**DOCUMENT EXCERPT**
Tuesday, January 10, 2012

Hacking my own Education

For some reason society has decided to be content with putting labels on majors that people take. For example a microbiologist is expected to take classes in the slated system... virology, immunology, Chemistry... however if you add a class like Calculus or *gasp* creative writing the status quo has been interrupted and your professor says that you're wasting your wonderfully linear education with superfluous classes that will keep you from graduating and getting into medical school or graduate school.  Never mind the fact the the greatest scientists were decidedly not classically trained. (van Leeuwenhoek, the father of  microbiology was a draper by trade) That dosen't stop society from requiring a certain linear path to a certain end.

To be honest education in any form is going to have to be slightly systematic... sometimes to an extreme (for my high school in Florida it was virtually impossible to calculus unless you had decided on that "track "in the 5th grade) It makes sense, knowledge builds upon itself... it is really hard to understand complex integrations if you cannot do any algebra and virtually impossible to know much about bacterial pathogenesis without a basic understanding of Chemistry. However, taken to extremes you get regurgitators rather than learners.

**RECORD EXTRACTS**
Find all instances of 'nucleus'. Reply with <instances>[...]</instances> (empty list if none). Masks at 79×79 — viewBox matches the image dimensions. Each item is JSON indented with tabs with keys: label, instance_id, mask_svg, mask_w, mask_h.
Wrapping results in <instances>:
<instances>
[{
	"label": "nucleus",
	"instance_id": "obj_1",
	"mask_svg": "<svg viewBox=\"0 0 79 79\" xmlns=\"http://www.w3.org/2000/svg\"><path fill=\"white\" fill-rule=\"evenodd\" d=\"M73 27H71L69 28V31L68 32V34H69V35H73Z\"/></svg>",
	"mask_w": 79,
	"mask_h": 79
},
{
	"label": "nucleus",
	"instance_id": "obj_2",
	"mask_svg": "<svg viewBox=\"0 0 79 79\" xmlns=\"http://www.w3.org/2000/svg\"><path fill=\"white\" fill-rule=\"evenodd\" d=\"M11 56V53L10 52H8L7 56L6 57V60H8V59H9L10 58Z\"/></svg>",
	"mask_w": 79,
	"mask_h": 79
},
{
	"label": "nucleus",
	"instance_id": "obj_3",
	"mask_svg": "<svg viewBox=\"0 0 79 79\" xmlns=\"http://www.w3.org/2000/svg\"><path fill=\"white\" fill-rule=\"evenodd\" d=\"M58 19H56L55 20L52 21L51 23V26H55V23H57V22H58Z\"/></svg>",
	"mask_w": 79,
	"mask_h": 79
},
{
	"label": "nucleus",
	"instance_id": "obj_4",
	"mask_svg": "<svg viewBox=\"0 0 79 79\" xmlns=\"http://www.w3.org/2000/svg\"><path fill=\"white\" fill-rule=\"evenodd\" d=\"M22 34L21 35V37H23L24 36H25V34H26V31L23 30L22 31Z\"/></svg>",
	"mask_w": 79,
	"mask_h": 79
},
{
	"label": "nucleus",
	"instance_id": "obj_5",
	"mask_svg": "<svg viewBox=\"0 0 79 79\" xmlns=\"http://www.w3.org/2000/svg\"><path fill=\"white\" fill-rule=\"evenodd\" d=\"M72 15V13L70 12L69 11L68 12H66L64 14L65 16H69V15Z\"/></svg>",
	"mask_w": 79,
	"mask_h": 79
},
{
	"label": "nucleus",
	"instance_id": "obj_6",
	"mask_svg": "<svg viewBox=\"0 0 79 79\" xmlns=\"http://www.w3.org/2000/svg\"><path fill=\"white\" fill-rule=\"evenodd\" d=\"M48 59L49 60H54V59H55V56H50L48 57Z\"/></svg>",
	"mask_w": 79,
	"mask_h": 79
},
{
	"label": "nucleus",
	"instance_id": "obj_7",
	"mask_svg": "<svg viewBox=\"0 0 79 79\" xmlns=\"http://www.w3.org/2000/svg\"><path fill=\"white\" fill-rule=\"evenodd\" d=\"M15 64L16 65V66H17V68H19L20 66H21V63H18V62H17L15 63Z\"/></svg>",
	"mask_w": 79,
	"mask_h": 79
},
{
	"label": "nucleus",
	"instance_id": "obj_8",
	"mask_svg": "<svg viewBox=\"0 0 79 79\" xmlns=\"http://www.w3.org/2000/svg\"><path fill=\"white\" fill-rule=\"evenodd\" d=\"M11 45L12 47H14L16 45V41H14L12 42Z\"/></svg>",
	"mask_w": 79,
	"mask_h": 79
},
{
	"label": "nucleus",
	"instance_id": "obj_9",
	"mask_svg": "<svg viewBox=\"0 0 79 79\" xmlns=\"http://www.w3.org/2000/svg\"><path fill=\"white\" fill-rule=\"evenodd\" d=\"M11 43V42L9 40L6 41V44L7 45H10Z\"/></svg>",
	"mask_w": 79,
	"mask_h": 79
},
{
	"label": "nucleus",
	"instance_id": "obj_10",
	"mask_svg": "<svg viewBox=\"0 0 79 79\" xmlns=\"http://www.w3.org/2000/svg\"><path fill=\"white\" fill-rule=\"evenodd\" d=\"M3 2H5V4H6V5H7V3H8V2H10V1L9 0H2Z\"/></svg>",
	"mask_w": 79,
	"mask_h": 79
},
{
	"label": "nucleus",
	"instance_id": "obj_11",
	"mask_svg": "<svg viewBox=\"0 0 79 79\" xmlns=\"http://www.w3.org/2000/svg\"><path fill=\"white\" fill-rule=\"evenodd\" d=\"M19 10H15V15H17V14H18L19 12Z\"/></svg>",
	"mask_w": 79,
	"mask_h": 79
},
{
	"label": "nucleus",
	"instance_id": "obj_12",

**WHAT THE TASK REQUIRES**
Continue the blog post about hacking one's own education, picking up after its last sentence.

**EXERCISE RESPONSE**
However, this means that the fun and lifeforce is taken from learning. Some worry about cheating in medschools.... we should really be worried about what those students just regurgitate for the exams. They go for the profit, and miss out on the fun of knowing how the human body functions. That is the best part of learning, when we're able to learn the answer to questions that you've had since you were a little kid and apply them to modern situations. There is a movement that started to help people understand the limitations of a traditional education called Uncollege. 


Now, that dosen't mean that are no merits to a traditional linear education... it merely means that we need to look outside the box and recognize that if you're in one of the top business universities in the world that it wouldn't hurt to audit a couple of business classes for the sake of learning from the best while you have access to them... even if your professor asks you "You're in What?!"